PROBLEM STATEMENT -> Begin at the line below that has "2024-07-07T23:06:54, 3-frame burst." and stop after the line that has "United States, site archbold_FL-07.". Please restate only those lines, word for word.

INPUT FOR THIS TASK ->
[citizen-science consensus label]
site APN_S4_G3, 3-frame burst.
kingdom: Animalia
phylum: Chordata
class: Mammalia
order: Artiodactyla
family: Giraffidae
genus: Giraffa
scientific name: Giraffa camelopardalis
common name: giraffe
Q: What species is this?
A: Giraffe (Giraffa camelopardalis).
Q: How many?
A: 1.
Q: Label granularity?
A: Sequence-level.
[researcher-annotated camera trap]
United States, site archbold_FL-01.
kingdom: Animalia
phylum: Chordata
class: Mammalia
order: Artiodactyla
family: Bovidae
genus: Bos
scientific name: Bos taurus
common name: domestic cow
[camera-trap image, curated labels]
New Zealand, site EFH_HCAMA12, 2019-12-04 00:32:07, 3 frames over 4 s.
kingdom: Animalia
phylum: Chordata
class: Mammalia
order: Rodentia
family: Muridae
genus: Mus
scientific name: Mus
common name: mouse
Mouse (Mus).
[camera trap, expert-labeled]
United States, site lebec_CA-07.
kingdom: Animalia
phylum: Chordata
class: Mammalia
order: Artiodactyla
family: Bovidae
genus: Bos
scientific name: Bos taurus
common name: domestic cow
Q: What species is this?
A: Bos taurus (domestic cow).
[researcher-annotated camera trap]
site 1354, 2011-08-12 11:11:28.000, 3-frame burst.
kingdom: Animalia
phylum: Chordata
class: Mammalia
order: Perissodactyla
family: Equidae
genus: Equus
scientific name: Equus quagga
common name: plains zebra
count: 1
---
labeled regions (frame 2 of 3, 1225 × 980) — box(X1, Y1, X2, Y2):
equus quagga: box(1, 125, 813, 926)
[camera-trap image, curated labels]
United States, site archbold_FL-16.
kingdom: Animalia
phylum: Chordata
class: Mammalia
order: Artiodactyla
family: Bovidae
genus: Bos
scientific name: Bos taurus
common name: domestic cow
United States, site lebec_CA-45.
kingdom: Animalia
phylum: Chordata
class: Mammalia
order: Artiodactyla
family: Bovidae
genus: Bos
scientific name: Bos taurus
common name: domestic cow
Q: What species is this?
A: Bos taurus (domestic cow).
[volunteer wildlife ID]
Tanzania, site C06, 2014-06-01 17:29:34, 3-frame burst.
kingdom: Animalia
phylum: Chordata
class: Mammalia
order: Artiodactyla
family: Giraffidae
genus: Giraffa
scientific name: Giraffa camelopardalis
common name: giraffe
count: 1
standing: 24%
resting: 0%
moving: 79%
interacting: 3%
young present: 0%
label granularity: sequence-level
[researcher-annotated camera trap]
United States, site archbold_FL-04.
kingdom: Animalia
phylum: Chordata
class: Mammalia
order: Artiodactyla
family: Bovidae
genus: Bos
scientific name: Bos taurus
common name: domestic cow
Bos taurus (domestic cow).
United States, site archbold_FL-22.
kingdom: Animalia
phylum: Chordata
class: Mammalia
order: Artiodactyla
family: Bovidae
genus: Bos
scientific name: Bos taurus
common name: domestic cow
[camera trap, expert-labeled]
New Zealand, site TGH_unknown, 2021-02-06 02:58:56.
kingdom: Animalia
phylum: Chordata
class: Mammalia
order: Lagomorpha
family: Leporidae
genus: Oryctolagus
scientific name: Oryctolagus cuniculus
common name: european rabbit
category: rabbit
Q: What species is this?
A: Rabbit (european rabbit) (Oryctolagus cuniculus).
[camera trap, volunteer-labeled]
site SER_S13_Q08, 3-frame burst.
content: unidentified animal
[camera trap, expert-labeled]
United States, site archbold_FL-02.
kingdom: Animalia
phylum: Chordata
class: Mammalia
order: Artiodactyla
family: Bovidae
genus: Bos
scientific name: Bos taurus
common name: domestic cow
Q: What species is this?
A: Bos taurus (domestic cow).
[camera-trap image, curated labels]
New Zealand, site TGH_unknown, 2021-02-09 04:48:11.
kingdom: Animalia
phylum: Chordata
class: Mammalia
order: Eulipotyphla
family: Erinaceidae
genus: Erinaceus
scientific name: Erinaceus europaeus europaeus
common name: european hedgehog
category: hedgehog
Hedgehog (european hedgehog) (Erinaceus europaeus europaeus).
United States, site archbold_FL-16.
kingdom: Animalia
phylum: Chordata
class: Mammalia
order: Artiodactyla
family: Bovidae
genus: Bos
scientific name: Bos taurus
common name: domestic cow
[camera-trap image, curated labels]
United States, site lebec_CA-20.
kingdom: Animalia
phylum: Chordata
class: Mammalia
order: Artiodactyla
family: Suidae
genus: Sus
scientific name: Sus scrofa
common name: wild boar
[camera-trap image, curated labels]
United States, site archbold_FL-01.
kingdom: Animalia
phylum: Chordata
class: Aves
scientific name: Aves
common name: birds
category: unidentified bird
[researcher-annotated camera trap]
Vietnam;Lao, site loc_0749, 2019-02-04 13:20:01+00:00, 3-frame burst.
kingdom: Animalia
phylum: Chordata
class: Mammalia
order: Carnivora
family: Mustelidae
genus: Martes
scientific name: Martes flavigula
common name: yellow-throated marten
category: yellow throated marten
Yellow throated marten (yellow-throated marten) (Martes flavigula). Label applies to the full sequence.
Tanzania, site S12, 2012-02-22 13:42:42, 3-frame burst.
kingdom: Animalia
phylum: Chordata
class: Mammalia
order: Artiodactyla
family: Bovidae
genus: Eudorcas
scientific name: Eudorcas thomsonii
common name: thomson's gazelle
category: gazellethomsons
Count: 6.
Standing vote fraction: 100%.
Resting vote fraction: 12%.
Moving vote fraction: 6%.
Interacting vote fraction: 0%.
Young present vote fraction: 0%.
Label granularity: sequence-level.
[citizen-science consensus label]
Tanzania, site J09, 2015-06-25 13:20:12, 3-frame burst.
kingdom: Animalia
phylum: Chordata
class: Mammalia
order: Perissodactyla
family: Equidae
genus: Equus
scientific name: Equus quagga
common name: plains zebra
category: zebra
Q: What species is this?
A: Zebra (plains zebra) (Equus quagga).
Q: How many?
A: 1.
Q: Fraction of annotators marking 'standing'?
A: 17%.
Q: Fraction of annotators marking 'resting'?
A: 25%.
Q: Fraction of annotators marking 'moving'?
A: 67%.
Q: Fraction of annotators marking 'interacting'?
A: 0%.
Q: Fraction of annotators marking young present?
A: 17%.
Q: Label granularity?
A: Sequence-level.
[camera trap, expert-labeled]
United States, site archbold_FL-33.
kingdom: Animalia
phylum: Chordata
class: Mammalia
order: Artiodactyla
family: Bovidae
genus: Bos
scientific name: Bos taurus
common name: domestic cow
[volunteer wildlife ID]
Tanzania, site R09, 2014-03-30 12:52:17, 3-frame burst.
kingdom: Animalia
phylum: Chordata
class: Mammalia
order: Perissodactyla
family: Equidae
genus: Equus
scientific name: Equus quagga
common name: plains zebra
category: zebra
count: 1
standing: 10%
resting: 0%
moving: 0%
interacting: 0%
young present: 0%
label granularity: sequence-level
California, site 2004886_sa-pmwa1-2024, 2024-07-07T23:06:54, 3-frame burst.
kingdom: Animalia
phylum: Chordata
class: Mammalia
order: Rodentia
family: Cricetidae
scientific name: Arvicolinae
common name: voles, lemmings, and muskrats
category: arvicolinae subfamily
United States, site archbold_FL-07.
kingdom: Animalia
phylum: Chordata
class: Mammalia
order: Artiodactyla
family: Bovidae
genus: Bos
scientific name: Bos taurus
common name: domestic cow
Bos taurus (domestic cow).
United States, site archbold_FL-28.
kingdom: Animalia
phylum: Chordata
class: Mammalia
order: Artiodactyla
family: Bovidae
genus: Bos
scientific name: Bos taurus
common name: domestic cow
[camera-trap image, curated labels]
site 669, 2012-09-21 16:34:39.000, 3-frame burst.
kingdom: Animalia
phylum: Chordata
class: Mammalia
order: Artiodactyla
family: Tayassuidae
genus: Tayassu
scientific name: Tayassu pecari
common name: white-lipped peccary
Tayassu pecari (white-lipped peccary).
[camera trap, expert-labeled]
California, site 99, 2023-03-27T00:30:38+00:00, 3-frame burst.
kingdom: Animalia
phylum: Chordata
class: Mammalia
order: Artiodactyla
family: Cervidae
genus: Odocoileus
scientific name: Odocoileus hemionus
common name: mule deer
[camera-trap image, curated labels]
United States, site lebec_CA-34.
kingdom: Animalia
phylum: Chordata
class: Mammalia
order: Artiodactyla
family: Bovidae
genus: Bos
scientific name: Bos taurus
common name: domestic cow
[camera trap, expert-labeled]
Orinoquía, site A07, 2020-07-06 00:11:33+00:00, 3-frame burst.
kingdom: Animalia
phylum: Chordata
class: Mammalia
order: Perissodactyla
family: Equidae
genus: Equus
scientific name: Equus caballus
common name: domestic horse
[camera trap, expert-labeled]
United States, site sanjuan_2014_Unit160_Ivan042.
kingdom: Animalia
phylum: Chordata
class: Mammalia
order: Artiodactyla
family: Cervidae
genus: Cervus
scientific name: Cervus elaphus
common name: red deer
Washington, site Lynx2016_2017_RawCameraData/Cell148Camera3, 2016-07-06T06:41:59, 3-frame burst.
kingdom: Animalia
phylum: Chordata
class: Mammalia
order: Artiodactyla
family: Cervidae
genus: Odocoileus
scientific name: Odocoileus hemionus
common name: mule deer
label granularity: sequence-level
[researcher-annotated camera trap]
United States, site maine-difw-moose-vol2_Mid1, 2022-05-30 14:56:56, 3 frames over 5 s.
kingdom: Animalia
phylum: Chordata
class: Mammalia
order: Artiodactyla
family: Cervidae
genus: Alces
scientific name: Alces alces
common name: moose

WRITTEN REPLY ->
California, site 2004886_sa-pmwa1-2024, 2024-07-07T23:06:54, 3-frame burst.
kingdom: Animalia
phylum: Chordata
class: Mammalia
order: Rodentia
family: Cricetidae
scientific name: Arvicolinae
common name: voles, lemmings, and muskrats
category: arvicolinae subfamily
United States, site archbold_FL-07.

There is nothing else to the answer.